This is the time of year when I normally sit down and reflect on what I want to accomplish before my next birthday. I'm not really in that place this year. Autumn is normally my new year. It's when I thrive surrounded by vibrant colors, cold crisp air, wide flung windows, warm apple cider, and the crunch of leaves under my feet. This year is different. I've spent a lot of time lately thinking and allowing myself to trust. My faith has been tested and has grown. It's been a very personal time for me these past few months. It's been unlike anything I've ever experienced. I was reading some poetry today by Jen Lee and it opened something in me that made me want to sit down and write. So I am. I'm also going to go out on a tremendously long limb (for me) and share.

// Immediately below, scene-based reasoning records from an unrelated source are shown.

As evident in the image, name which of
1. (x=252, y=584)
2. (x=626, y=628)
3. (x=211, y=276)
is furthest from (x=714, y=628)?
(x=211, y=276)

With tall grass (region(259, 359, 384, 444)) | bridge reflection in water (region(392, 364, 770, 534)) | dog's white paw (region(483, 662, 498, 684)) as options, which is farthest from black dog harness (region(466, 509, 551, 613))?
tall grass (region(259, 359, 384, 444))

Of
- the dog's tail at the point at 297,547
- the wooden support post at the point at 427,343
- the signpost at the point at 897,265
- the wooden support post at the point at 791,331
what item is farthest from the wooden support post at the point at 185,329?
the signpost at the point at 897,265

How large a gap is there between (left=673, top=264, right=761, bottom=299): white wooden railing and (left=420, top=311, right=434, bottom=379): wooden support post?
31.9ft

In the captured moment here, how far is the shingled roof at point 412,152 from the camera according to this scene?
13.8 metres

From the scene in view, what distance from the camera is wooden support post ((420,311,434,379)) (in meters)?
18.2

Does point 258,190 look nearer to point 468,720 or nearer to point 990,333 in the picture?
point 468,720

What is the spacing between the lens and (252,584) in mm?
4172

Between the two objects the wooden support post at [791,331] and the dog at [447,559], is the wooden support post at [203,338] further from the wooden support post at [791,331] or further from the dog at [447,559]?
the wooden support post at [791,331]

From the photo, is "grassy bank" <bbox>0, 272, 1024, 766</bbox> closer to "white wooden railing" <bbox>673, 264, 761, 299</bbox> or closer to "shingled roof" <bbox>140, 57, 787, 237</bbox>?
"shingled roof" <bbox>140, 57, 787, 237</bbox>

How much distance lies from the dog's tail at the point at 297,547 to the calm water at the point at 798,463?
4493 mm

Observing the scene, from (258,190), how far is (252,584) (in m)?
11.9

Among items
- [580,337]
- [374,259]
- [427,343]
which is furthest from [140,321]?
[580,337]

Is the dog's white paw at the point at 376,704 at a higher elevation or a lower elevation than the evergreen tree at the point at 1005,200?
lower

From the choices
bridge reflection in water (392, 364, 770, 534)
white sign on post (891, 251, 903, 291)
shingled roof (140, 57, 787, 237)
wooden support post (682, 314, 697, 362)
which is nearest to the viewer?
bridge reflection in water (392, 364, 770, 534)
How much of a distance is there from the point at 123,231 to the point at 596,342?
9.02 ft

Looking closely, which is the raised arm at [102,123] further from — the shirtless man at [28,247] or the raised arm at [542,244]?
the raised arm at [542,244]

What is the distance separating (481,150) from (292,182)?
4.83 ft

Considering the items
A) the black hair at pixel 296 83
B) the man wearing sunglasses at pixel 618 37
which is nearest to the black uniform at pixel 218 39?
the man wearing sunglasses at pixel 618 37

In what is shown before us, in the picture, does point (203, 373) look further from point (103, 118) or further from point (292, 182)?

I hope that one day I am able to look at myself the way I look at my son. I forgive his mistakes quicker than I forgive my own. I don't believe his angry words that he spits out at me when he doesn't get what he wants. I have hope for his life. I know his strengths and weaknesses, and am constantly surprised by what he is capable of doing. I hold no grudges against him. I can see him for all that he is and all that he is not and I have nothing but love for him.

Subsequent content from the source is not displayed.